As I said, it was a break we’d made in the final week before America went to the polls. I’d been working to make good use of what appeared a highly exploitable leak from the White House. Word was that the Reagan people might use the congressional “lame duck” session following the election to attempt once again to downgrade the role of Social Security as it was known and loved. This was obviously worth every second I could put into following up the truth of it, and I was highly motivated, wanting to be careful to pitch it to the right person for a thoroughgoing follow-up.

I decided on the
Post’
s Spencer Rich, who often wrote about government agencies. As I tried to convince him to run with the story, I wound up listening as he asked me to help find a mass letter sent out by the National Republican Congressional Committee, one that discussed Social Security. I steered him to Eric Berkman, a House Democratic staffer who I knew could get ahold of anything, and who had contacts even in the White House.

On the Wednesday before the election, Spencer called and said he’d received the Republican mailing from Eric and was intending to go with the story for Thursday. Incredibly, that
GOP fund-raising letter he now had his hands on included a questionnaire that suggested ways Congress might reform Social Security. It invited contributors to vote on several options for fixing Social Security. It promised the votes would “let the [bipartisan] Commission know . . . how you want Social Security reformed before they finalize their report.” Ballot choice No. 1 was to make the system “voluntary.”

Eureka.

Could Reagan still claim he’d since changed his mind, that he
no longer held such a position? Not anymore. Here was a promotional mailing from his very own party that starkly implied otherwise. It was the Thursday morning before the election. I called Kirk, who said we should instantly get out a statement from Tip demanding that the president “repudiate” the mailer. I reached the Speaker up in Cambridge. When he phoned back from his first stop that morning, I gave him the news. “We got a break on Social Security,” I reported happily.

**Data records**

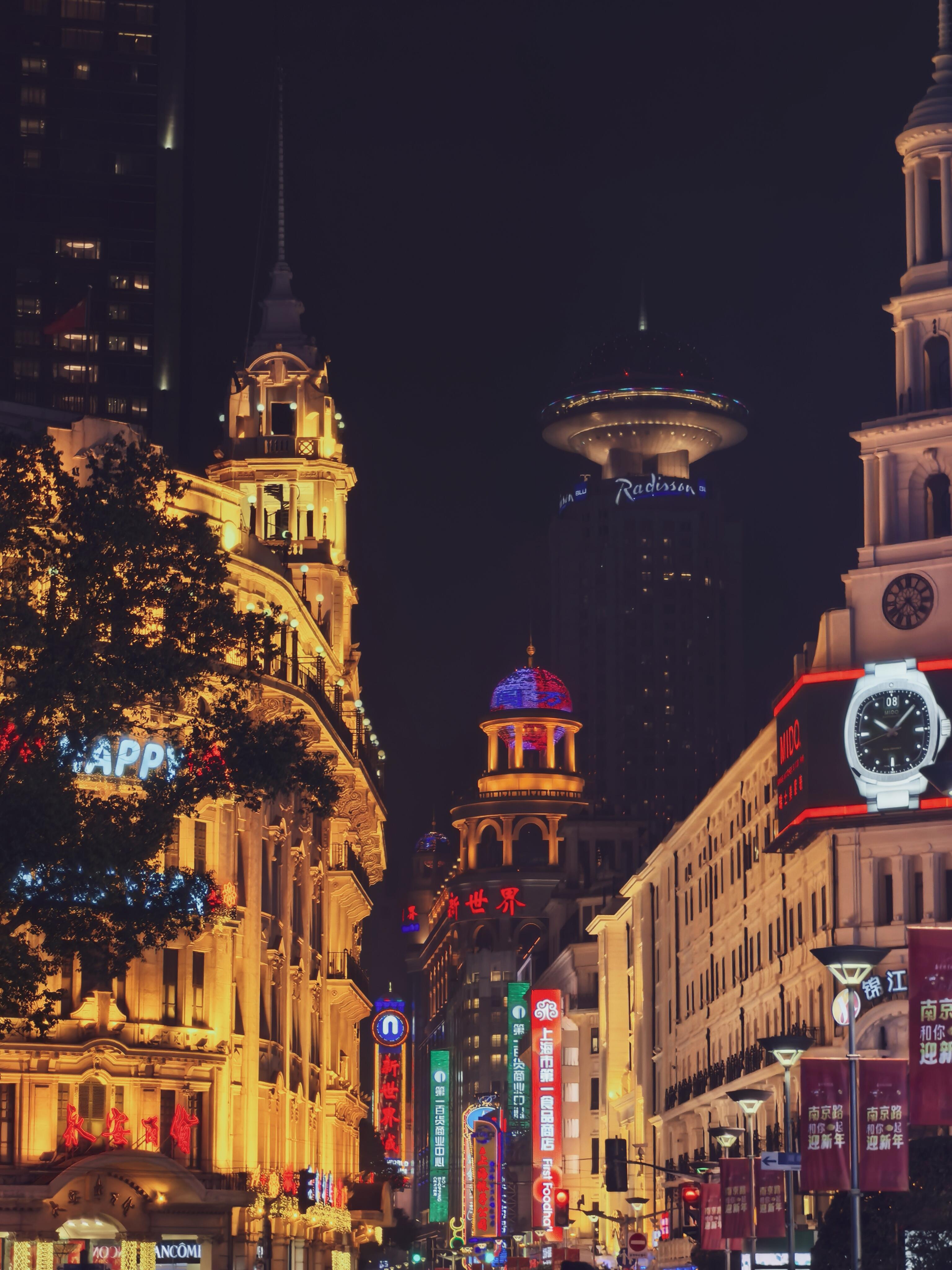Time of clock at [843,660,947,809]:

==

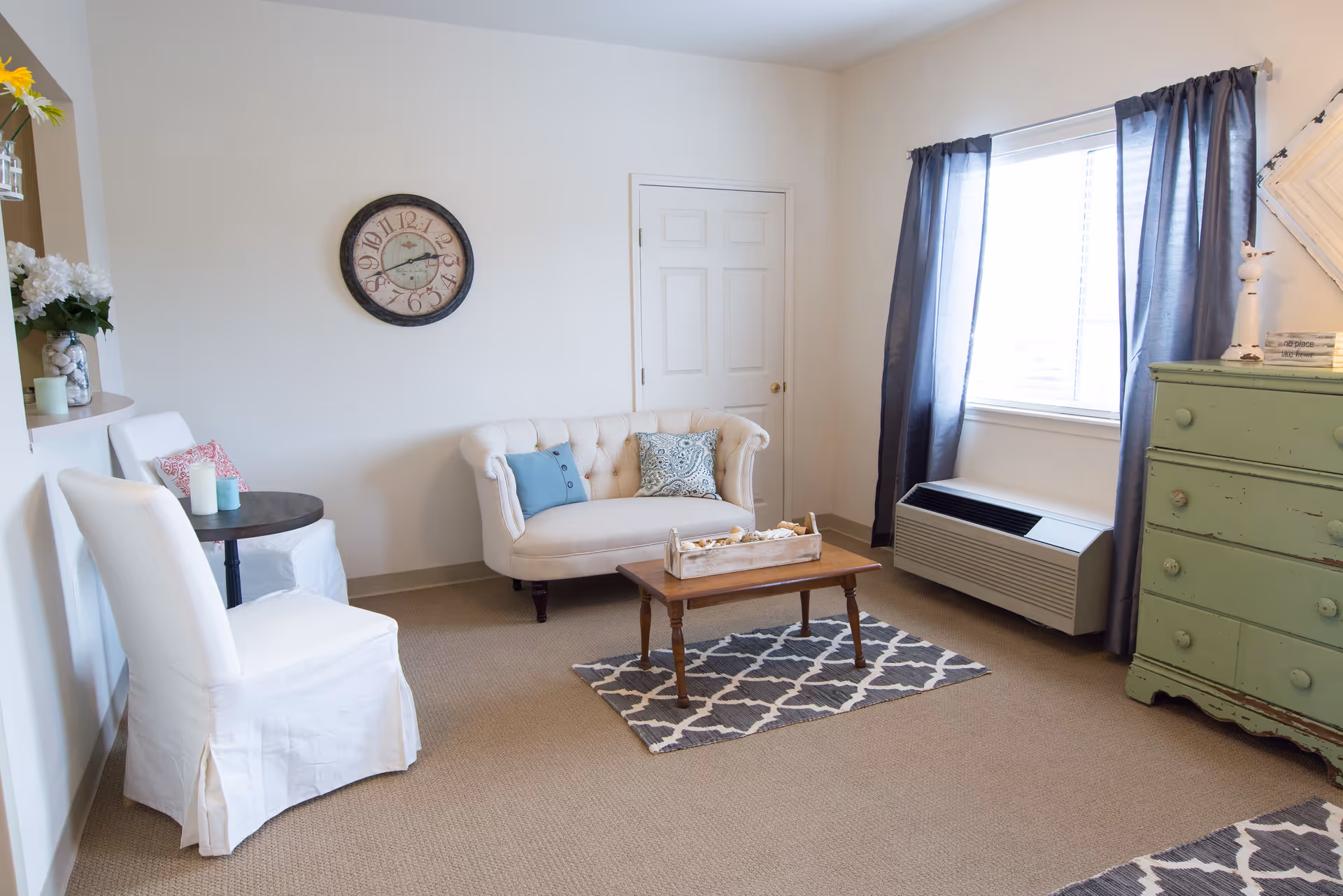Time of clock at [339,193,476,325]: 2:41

* * *

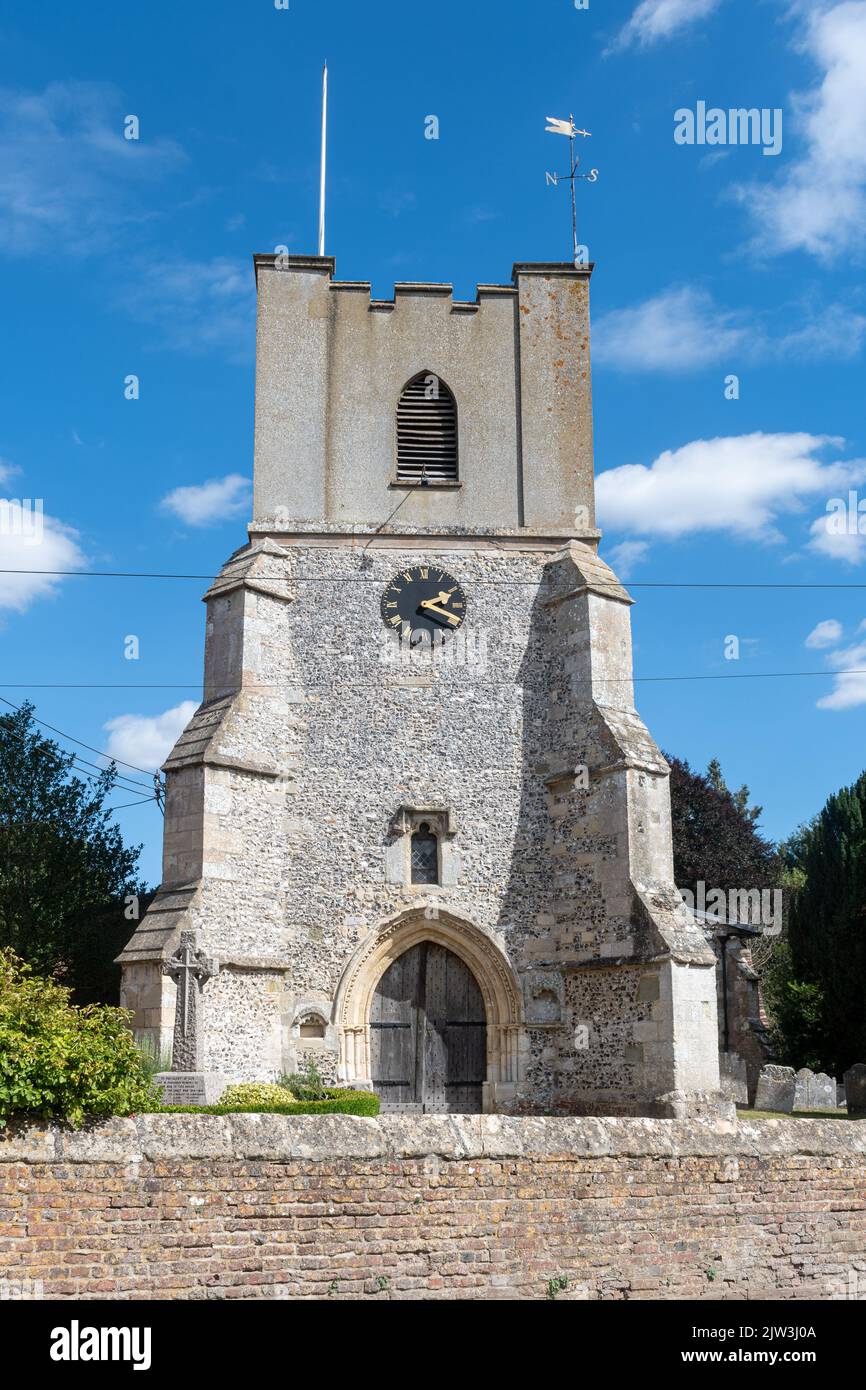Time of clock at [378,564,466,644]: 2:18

**Stated problem A**
Write out the passage on the Social Security leak word for word, from "Could Reagan still" up to and including "I reported happily.".
**Stated problem B**
Answer these questions using the passage on the Social Security leak:
(i) To whom did the narrator steer Spencer Rich for help finding the mailing?
(ii) What was ballot choice No. 1 on the questionnaire?
(iii) Who said they should instantly get out a statement from Tip?

**Worked solution A**
Could Reagan still claim he’d since changed his mind, that he
no longer held such a position? Not anymore. Here was a promotional mailing from his very own party that starkly implied otherwise. It was the Thursday morning before the election. I called Kirk, who said we should instantly get out a statement from Tip demanding that the president “repudiate” the mailer. I reached the Speaker up in Cambridge. When he phoned back from his first stop that morning, I gave him the news. “We got a break on Social Security,” I reported happily.

**Worked solution B**
(i) Eric Berkman, a House Democratic staffer.
(ii) To make the system "voluntary."
(iii) Kirk.